═══ DATA LISTING

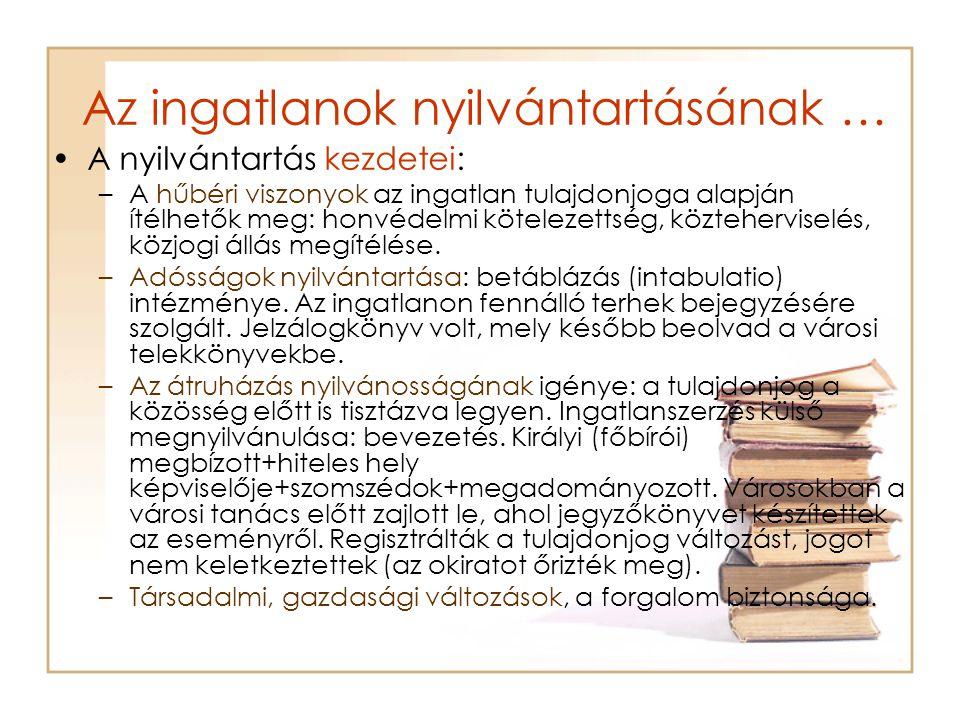 Az ingatlanok nyilvántartásának … •Telekkönyv: –1852.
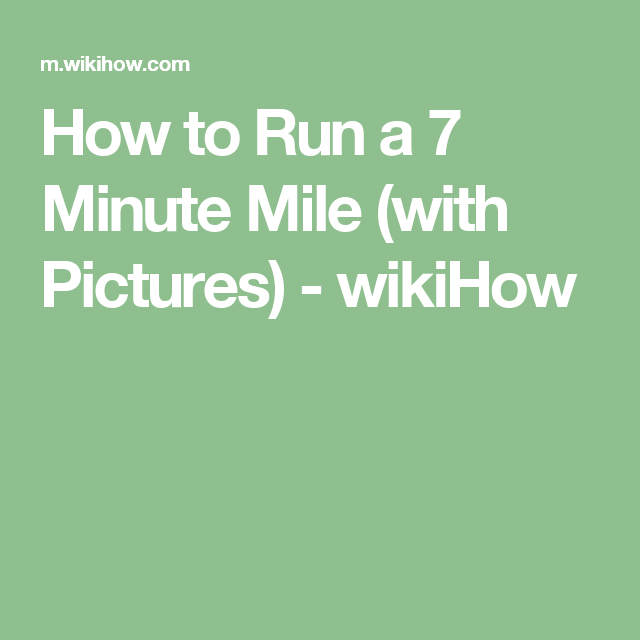 How To Run A 7 Minute Mile With Pictures Wikihow Half Marathon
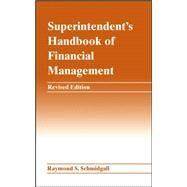 Superintendent's Handbook of Financial Management by Schmidgall, Raymond S., 9780471463191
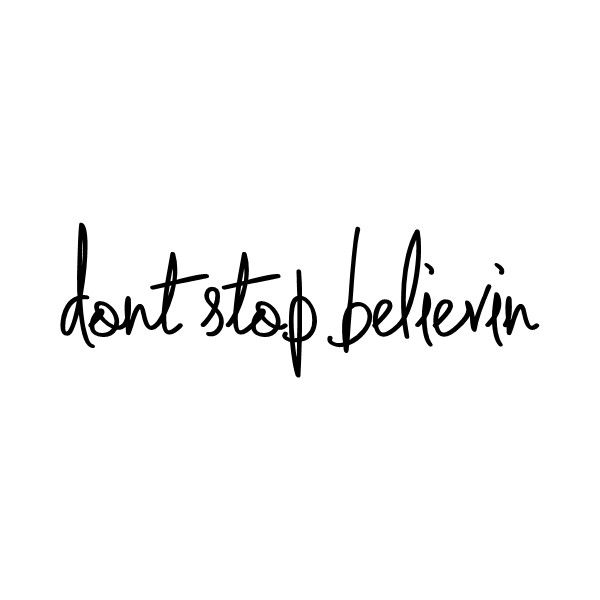 Tattoo Journey Quotes: Don't Stop Believin' Liked On Polyvore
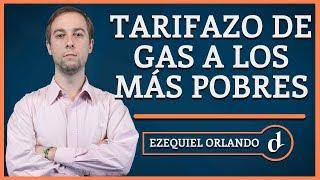 El Destape   #AnálisisED El tarifazo de gas solo golpeará a los más pobres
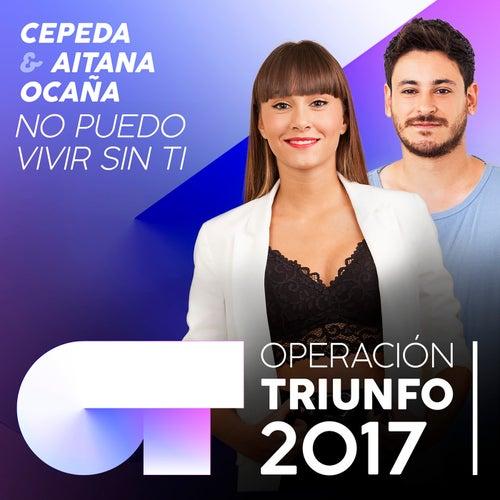 No Puedo Vivir Sin Ti (Operación Triunfo 2017) de Aitana Ocaña
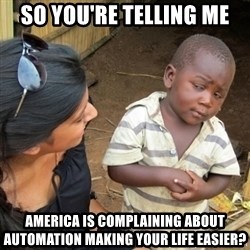Skeptical 3rd World Kid - So you're telling me america is complaining about automation making your life easier?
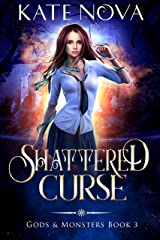 Shattered Curse: A Why Choose Paranormal Romance (Gods & Monsters Book 3) Kindle Edition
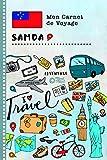 Samoa Carnet de Voyage: Journal de bord avec guide pour enfants. Livre de...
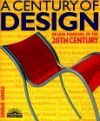 A Century of Design: Design Pioneers of the 20th Century - Penny Sparke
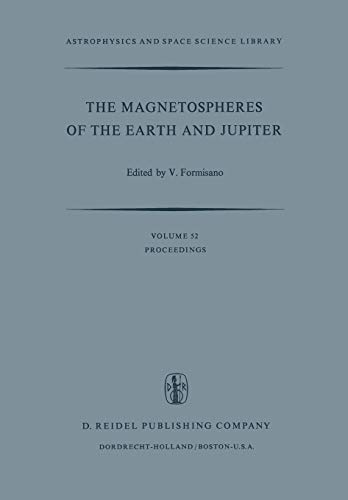 9789401017916: The Magnetospheres of the Earth and Jupiter: Proceedings of the Neil Brice Memorial Symposium, Held in Frascati, May 28–June 1, 1974 (Astrophysics and Space Science Library) (Volume 52)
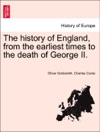 The History Of England From The Earliest Times To The Death Of George II Eleventh Edition Vol II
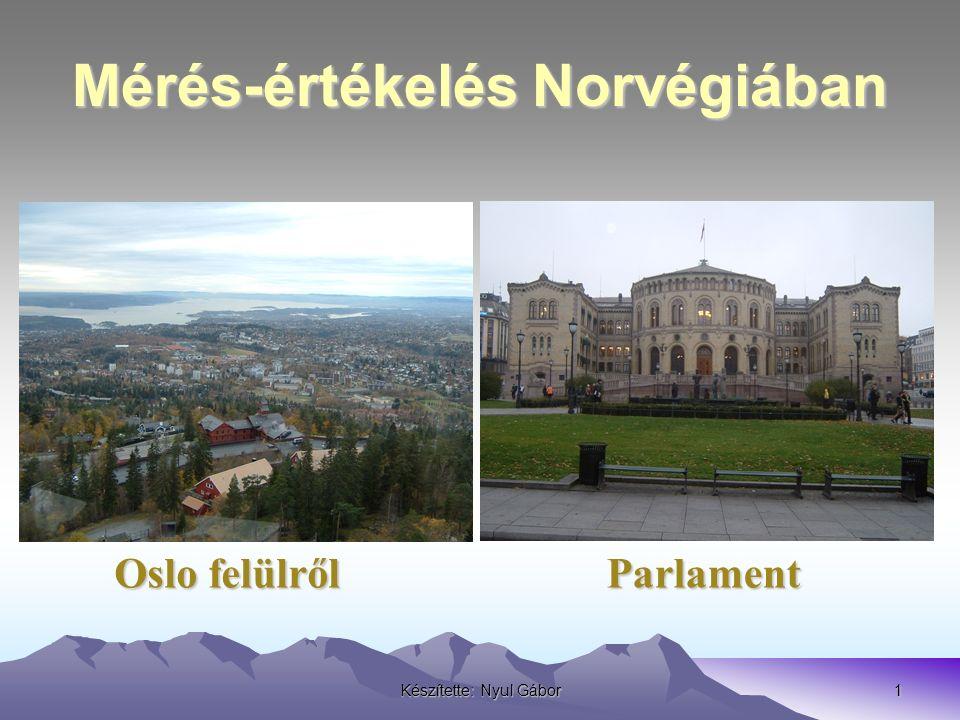 Készítette: Nyul Gábor1 Mérés-értékelés Norvégiában Parlament Oslo felülről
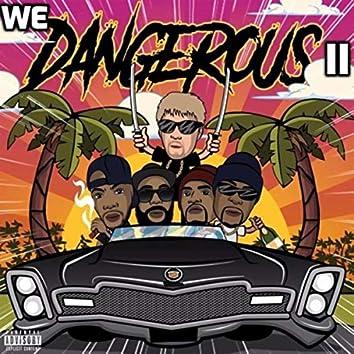 We Dangerous II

══════

WORK REQUEST
What is needed is a word-for-word restatement of the lines from the one holding "Skeptical 3rd World" to the final line of the data above, inclusive, without any pictures.

TASK SOLUTION
Skeptical 3rd World Kid - So you're telling me america is complaining about automation making your life easier?
 Shattered Curse: A Why Choose Paranormal Romance (Gods & Monsters Book 3) Kindle Edition
 Samoa Carnet de Voyage: Journal de bord avec guide pour enfants. Livre de...
 A Century of Design: Design Pioneers of the 20th Century - Penny Sparke
 9789401017916: The Magnetospheres of the Earth and Jupiter: Proceedings of the Neil Brice Memorial Symposium, Held in Frascati, May 28–June 1, 1974 (Astrophysics and Space Science Library) (Volume 52)
 The History Of England From The Earliest Times To The Death Of George II Eleventh Edition Vol II
 Készítette: Nyul Gábor1 Mérés-értékelés Norvégiában Parlament Oslo felülről
 We Dangerous II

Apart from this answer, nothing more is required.